The panel noted that while fibre cables containing over 13,000 individual fibres aren’t the bottleneck from the perspective of connections and manufacturing, it presents as an operational hurdle, since AI training relies on point-to-point spine and leaf architectures linking thousands of GPUs; from day one, there must be meticulous cable plans to address this. Some operators are using the grid connection delays to perform rigorous due diligence on their networking infrastructure.

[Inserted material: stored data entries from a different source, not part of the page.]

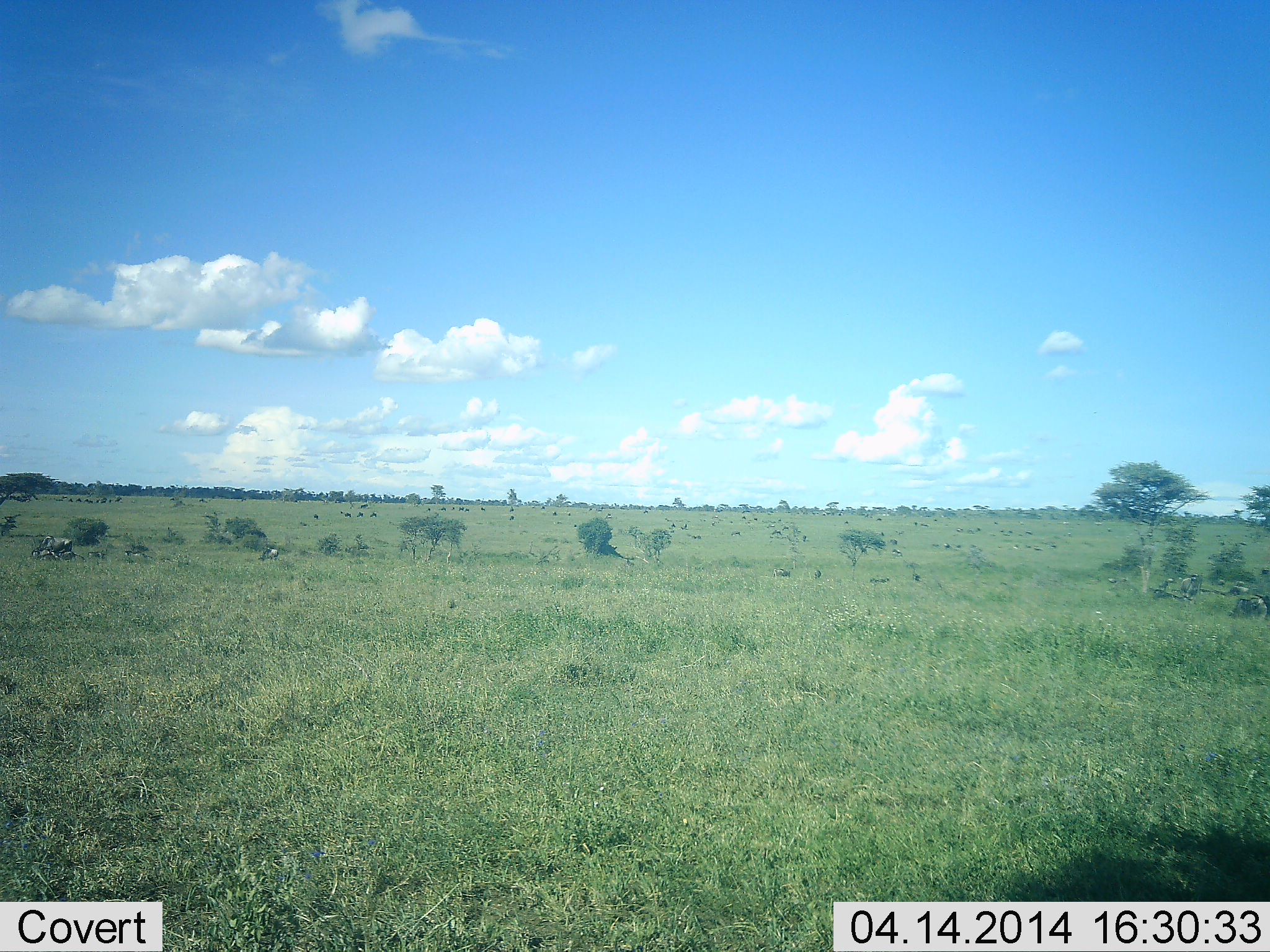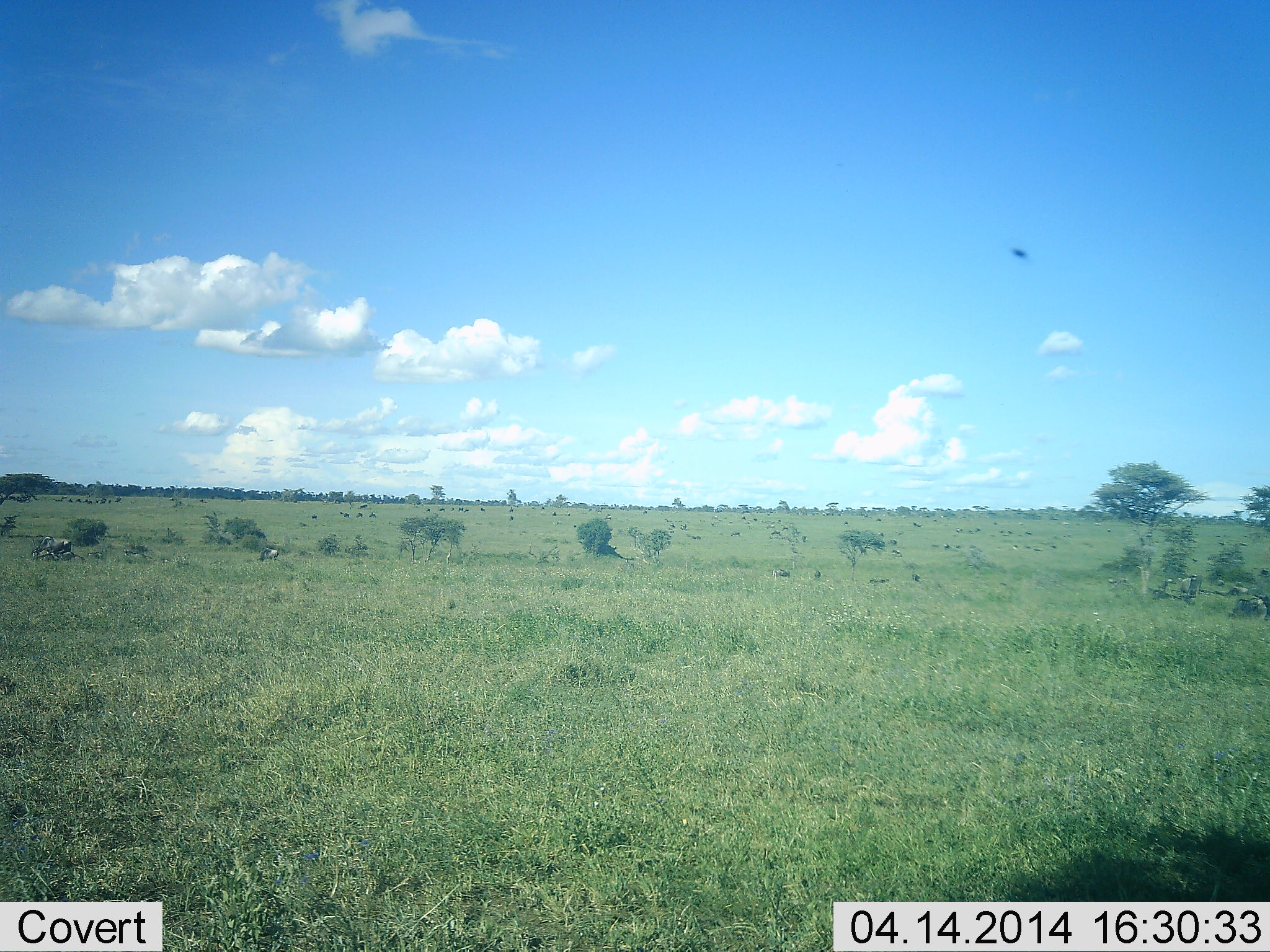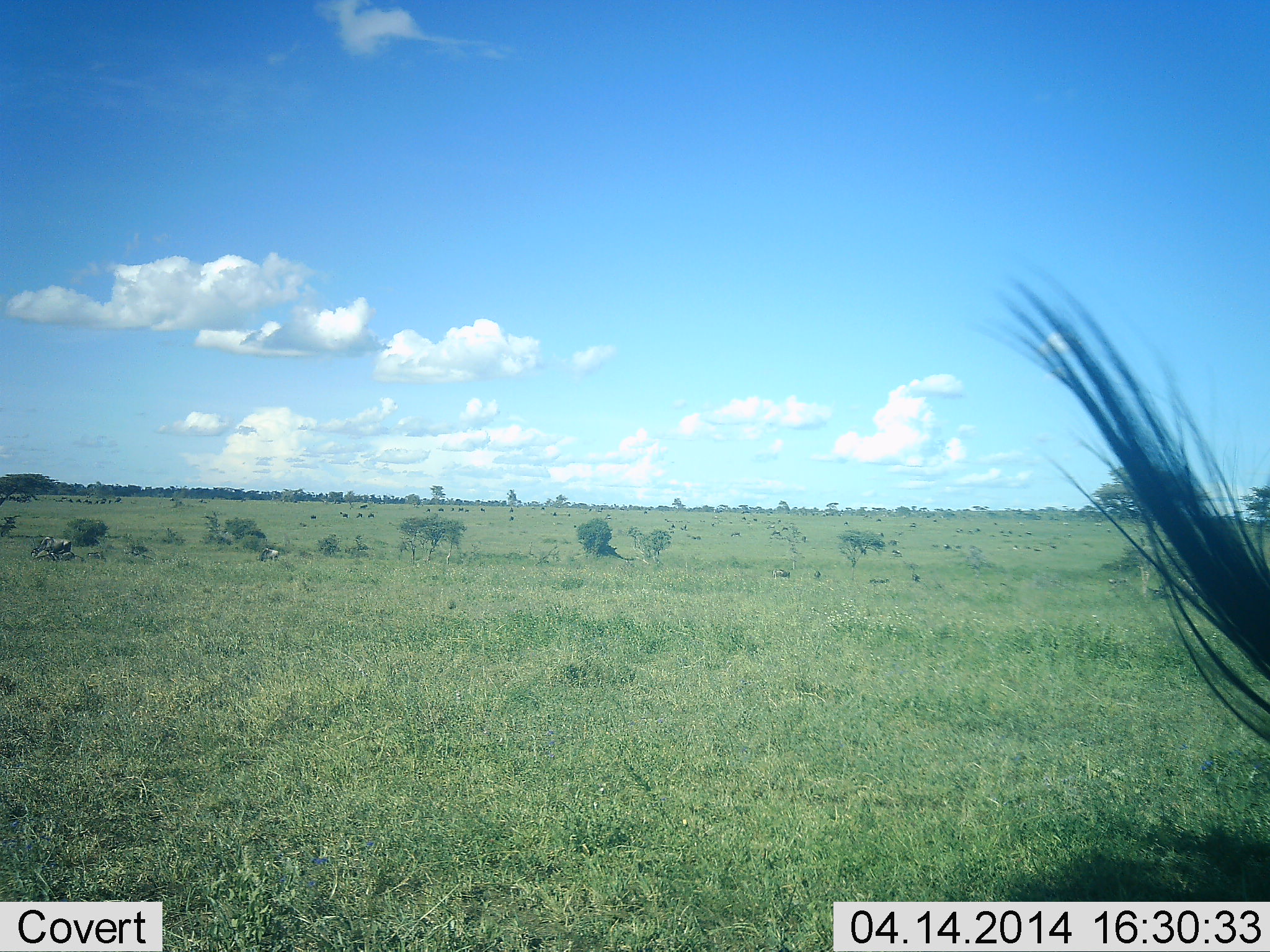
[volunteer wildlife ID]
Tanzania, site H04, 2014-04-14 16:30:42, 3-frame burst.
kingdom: Animalia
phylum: Chordata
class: Mammalia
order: Artiodactyla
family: Bovidae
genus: Connochaetes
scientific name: Connochaetes taurinus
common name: blue wildebeest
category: wildebeest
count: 11-50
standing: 70%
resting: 20%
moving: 10%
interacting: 10%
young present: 0%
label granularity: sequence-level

Monetising heat reuse: compliance vs revenue

Liquid cooling is far more efficient at removing waste thermal energy than traditional air cooling systems and from the engineering perspective, this is rather a large efficiency breakthrough. Giuseppe Forgione explores this more: “We know that we get a higher grade of heat back from the direct-to-chip cooling solutions. Therefore, to reuse that heat, we don’t need to use as many heat pumps. We don’t need to spend as much money or energy upgrading that heat so that it can be used.”

Whilst heat pump tech and heat exchanges are readily available, the viability of heat recovery financially remains dependent on the infrastructure location. If the infrastructure lacks neighbours who are viable consumers of thermal energy, then there is no reason to implement the requirement to capture waste heat. Currently, heat reuse is an ESG compliance that is tricky to monetise; there must be a shift in the industry where collaboration is essential. The panel referenced successfully localised examples such as Digital Realty’s communicable district heating integration in Vienna and boutique wood-constructed 5MW facilities.

Future-ready for tomorrow

The overriding theme of the panel session from all three lenses is the necessity of early communication and collaboration among investors, suppliers, design teams and project managers. The hardware sector is moving faster than the infrastructure, with operators already planning for rapid transitions from current-gen to next-gen architecture like NVIDIA’s Rubin, Rubin Vera and Feynman platforms.

To avoid planning to build a facility that requires an immediate retrofit the moment it’s finally operational, flexible, modularised frameworks that treat power, scaling, connectivity, and cooling as flexible, scalable blocks should be considered.